(Image-text web data)

-----

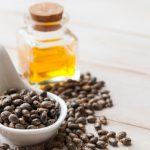 10 utilizzi dell'olio di ricino: benefici e proprietà | Pazienti.it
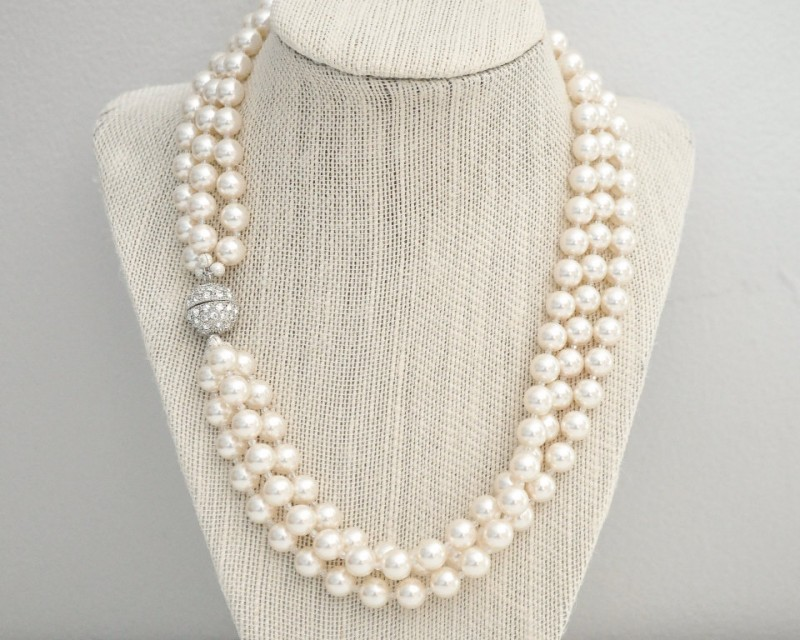 bridal pearl necklace with rhinestone clasp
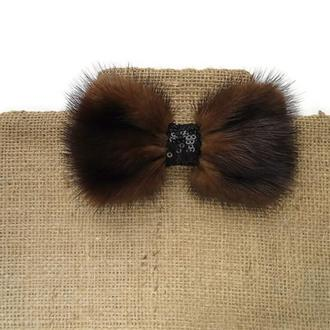 Галстук-бабочка из меха норки. Dark brown mink bow tie.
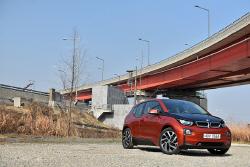 BMW i3 시승기 - 이제는 긴장해야 할 시장의 선구자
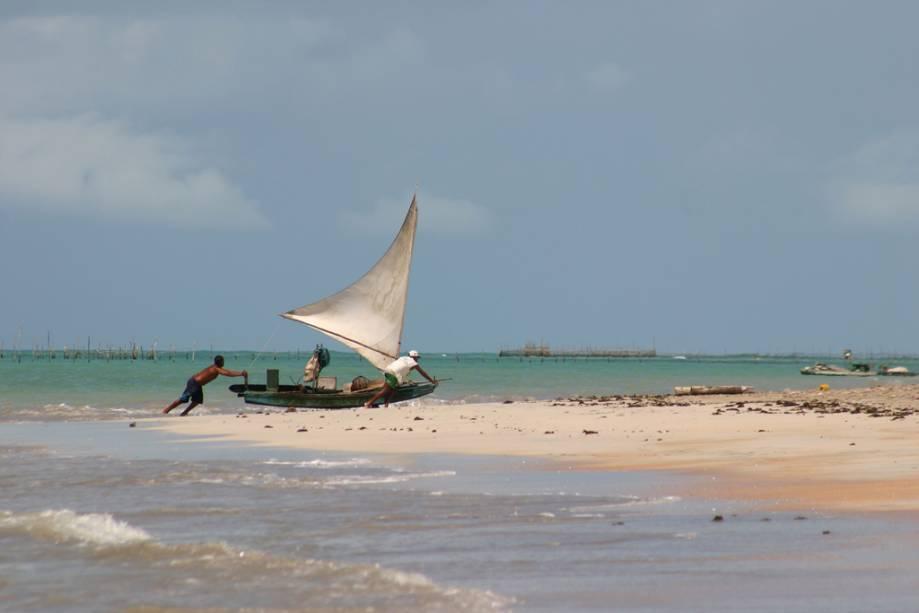 A praia principal da vila piscatória de São Miguel dos Milagres é muito frequentada pelos habitantes locais.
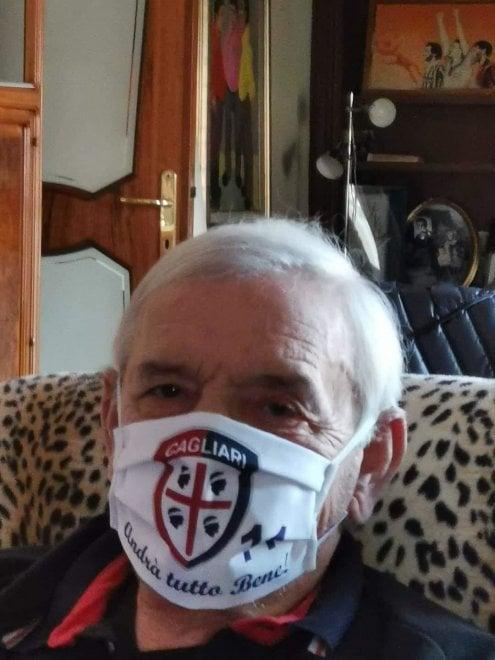 Cagliari, Gigi Riva in mascherina da tifoso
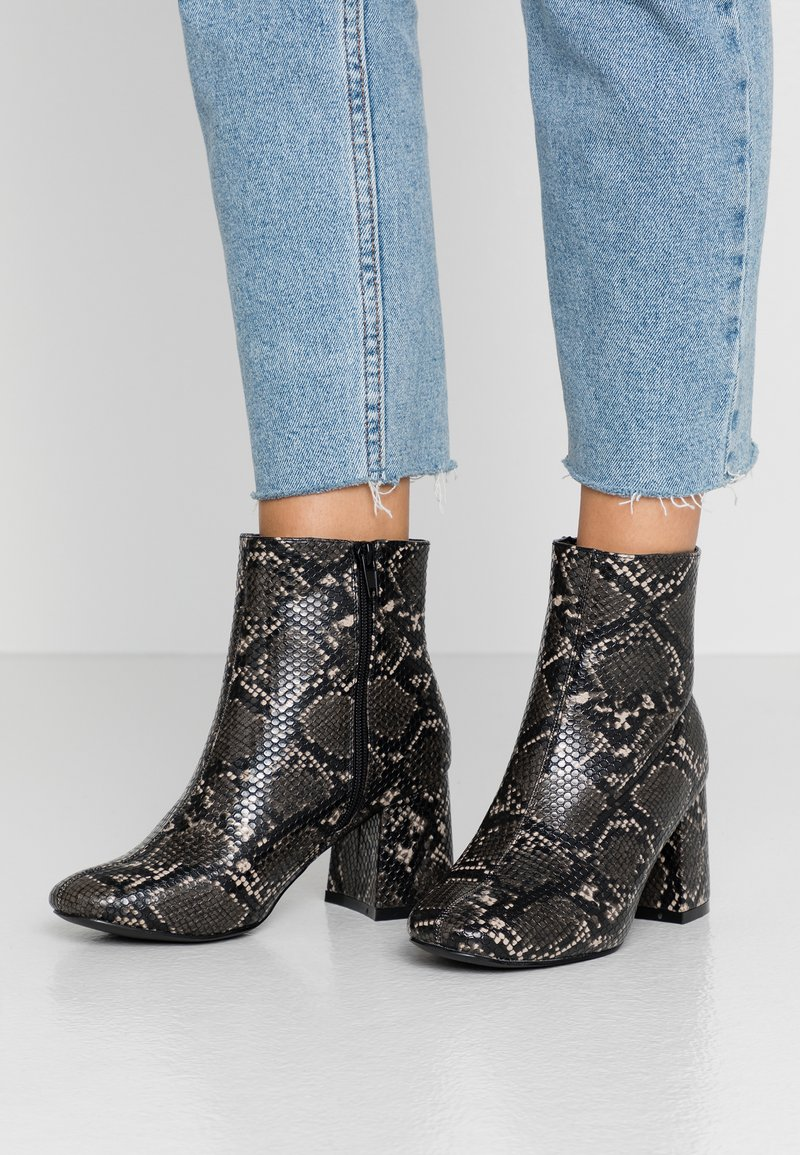 New Look Wide Fit - WIDE FIT BARISSA  - Ankelboots - stone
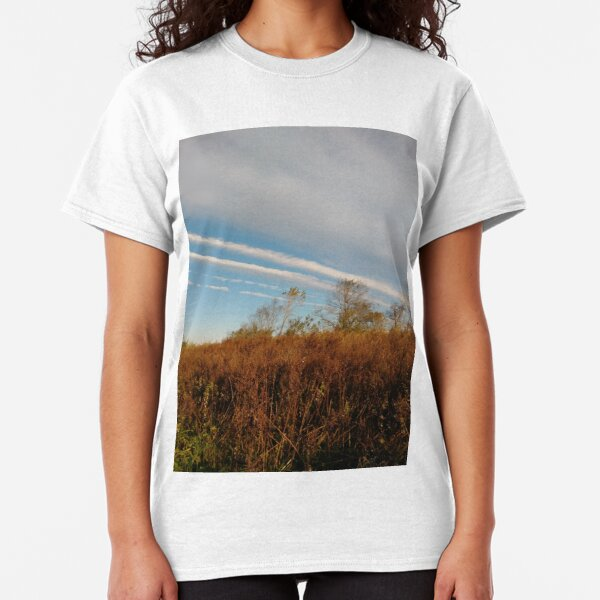 Autumn, Calvert Vaux Park, New York City, Brooklyn #Autumn #CalvertVauxPark, #NewYorkCity, #Brooklyn, Bay 44th St. &, Hunter Ave, Brooklyn, NY 11214, USA Classic T-Shirt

-----

-- Assignment --
An exact copy of the records above is wanted, with the pictures omitted.

-- Exercise result --
 10 utilizzi dell'olio di ricino: benefici e proprietà | Pazienti.it
 bridal pearl necklace with rhinestone clasp
 Галстук-бабочка из меха норки. Dark brown mink bow tie.
 BMW i3 시승기 - 이제는 긴장해야 할 시장의 선구자
 A praia principal da vila piscatória de São Miguel dos Milagres é muito frequentada pelos habitantes locais.
 Cagliari, Gigi Riva in mascherina da tifoso
 New Look Wide Fit - WIDE FIT BARISSA  - Ankelboots - stone
 Autumn, Calvert Vaux Park, New York City, Brooklyn #Autumn #CalvertVauxPark, #NewYorkCity, #Brooklyn, Bay 44th St. &, Hunter Ave, Brooklyn, NY 11214, USA Classic T-Shirt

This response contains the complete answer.